Andrea Marini, dell’Università di Udine e dell’IRCCS Medea, ha illustrato l’efficacia delle attività di potenziamento linguistico da lui elaborate (giochi con le rime, riconoscimento di suoni, sillabazione…), mentre Andrea Facoetti, dell’Università di Padova e dell’IRCCS Medea, ha mostrato come un training con videogiochi d’azione migliori quelle abilità che sono predittive dell’apprendimento della lettura. Maria Luisa Lorusso, dell’IRCCS Medea, e il Dirigente scolastico Anna Maria Beretta hanno illustrato percorsi didattici sperimentali per l’apprendimento della lingua straniera, nati dalla collaborazione tra il Medea e l’Istituto Comprensivo di Casatenovo.
Catia Rigoletto, dell’IRCCS Medea, ha infine dimostrato l’efficacia di una procedura di insegnamento basata sui principi della Relational Frame Theory.

Ad un campione di bambini tra i 3 e i 5 anni con diagnosi di disturbo del linguaggio è stato proposto un training di 45 minuti al giorno per 3 giorni a settimana per un periodo di 3 mesi finalizzato all’insegnamento della capacità di formare categorie, cioè di trovare delle relazioni tra stimoli arbitrari. L’aspetto particolarmente interessante emerso dai primi risultati risiede nel fatto che insegnando due relazioni tra stimoli target, i soggetti spontaneamente derivavano le altre relazioni esistenti tra gli stimoli, ovvero i bambini apprendevano relazioni senza bisogno di un training diretto. 

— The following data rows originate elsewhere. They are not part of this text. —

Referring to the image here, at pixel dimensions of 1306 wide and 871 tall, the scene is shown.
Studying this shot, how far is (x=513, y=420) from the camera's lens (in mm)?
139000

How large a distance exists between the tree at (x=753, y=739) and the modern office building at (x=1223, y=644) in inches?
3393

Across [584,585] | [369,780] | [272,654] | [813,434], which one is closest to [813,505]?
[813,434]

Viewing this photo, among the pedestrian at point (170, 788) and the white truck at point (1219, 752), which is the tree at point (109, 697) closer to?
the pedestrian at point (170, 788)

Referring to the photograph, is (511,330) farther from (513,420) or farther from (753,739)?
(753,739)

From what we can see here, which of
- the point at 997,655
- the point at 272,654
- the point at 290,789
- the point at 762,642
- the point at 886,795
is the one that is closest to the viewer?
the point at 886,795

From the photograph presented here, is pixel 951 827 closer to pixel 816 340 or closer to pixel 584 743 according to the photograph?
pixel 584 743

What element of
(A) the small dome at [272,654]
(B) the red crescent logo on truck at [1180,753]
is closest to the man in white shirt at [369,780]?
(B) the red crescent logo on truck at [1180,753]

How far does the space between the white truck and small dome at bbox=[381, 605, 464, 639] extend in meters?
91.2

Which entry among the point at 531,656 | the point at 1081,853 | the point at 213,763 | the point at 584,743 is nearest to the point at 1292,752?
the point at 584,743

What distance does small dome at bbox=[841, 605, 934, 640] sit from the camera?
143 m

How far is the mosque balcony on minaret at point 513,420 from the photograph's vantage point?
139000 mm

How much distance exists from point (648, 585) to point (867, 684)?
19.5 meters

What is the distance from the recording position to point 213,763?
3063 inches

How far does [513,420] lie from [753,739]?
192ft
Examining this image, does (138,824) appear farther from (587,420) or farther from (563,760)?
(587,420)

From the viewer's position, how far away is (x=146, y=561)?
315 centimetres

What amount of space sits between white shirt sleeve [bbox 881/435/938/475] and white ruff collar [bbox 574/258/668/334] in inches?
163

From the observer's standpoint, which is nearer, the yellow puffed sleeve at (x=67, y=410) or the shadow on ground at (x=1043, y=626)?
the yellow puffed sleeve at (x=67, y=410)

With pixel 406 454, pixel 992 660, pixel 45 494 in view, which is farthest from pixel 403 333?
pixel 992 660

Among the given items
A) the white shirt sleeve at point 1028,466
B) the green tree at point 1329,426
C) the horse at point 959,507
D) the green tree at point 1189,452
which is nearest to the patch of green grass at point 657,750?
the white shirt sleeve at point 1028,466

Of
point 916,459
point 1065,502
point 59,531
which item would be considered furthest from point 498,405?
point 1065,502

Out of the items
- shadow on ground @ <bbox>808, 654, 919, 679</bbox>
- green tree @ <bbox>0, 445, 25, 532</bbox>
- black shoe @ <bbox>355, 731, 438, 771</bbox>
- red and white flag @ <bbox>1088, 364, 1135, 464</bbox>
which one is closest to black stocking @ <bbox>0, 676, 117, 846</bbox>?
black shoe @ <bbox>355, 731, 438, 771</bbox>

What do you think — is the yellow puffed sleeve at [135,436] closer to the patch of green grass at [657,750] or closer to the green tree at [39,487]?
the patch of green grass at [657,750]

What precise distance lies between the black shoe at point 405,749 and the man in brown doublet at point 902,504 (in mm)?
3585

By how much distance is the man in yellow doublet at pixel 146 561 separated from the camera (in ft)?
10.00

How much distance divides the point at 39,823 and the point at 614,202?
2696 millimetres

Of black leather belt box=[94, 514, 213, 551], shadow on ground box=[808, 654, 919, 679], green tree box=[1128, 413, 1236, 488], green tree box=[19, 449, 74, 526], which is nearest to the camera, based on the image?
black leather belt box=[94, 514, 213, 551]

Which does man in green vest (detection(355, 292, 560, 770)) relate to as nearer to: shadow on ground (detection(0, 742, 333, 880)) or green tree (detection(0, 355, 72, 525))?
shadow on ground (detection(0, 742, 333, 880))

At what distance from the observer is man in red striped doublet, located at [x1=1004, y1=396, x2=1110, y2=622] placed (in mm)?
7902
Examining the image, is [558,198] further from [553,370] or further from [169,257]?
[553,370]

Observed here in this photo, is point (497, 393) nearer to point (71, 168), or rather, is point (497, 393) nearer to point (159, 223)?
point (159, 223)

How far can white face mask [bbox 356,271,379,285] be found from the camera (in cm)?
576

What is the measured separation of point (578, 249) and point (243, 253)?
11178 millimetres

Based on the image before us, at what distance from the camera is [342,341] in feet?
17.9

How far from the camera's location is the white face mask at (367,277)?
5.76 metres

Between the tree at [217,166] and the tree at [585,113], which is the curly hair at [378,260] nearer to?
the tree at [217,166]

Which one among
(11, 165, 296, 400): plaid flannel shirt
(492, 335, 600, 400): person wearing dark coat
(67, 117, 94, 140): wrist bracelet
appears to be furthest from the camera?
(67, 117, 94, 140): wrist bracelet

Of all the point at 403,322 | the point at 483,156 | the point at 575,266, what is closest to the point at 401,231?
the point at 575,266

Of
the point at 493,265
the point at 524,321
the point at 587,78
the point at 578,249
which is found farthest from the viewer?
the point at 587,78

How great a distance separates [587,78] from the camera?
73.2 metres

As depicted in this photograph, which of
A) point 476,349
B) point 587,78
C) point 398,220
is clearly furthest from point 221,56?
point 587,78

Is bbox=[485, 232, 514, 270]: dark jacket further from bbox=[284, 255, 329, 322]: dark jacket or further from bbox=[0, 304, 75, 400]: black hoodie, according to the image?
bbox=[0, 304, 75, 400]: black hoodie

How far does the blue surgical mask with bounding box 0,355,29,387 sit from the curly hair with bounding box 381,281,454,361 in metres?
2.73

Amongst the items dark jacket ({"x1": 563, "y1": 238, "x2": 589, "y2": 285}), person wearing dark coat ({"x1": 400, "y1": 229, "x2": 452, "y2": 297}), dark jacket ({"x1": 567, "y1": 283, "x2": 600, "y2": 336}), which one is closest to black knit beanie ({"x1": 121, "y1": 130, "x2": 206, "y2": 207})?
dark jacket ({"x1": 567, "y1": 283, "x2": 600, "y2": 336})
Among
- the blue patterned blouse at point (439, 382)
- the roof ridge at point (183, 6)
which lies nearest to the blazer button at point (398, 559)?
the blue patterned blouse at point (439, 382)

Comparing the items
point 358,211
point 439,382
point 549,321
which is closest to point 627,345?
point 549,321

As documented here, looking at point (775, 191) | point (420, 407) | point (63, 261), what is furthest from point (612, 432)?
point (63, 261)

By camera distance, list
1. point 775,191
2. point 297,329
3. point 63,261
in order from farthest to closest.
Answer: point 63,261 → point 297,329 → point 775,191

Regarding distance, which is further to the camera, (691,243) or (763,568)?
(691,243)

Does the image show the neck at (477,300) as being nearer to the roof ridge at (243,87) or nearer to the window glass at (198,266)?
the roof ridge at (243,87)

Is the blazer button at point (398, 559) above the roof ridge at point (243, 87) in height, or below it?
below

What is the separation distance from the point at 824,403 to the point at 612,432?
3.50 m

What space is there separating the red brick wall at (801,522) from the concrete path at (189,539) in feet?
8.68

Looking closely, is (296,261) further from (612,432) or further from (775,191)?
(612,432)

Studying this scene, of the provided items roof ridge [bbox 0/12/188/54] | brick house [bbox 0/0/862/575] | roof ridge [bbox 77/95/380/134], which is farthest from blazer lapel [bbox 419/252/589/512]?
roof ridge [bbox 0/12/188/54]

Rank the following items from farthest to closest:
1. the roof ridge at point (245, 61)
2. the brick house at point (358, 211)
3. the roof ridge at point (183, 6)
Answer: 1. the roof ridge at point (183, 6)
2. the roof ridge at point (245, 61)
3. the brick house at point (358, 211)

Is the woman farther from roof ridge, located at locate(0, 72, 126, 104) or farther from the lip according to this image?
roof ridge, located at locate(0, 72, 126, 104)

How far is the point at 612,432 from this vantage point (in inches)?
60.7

Stiamo sperimentando nuovi modelli di lavoro, verificabili con metodologia scientificamente appropriataper individuare le risposte più idonee, per un disturbo molto frequente e che condiziona la vita di molti bambini e delle loro famiglie. – Conclude Massimo Molteni, Responsabile della ricerca in psicopatologia del Medea – “In un mondo che è cambiato drammaticamente e in poco tempo, nel mezzo di una crisi economica senza precedenti, sono necessarie scelte coraggiose e innovative per un welfare rinnovato, inclusivo – cioè equo – aperto al futuro. I bambini sono il nostro futuro su cui scommettere e da cui ricominciare per ricostruire un modello di partecipazione e di solidarietà possibile”.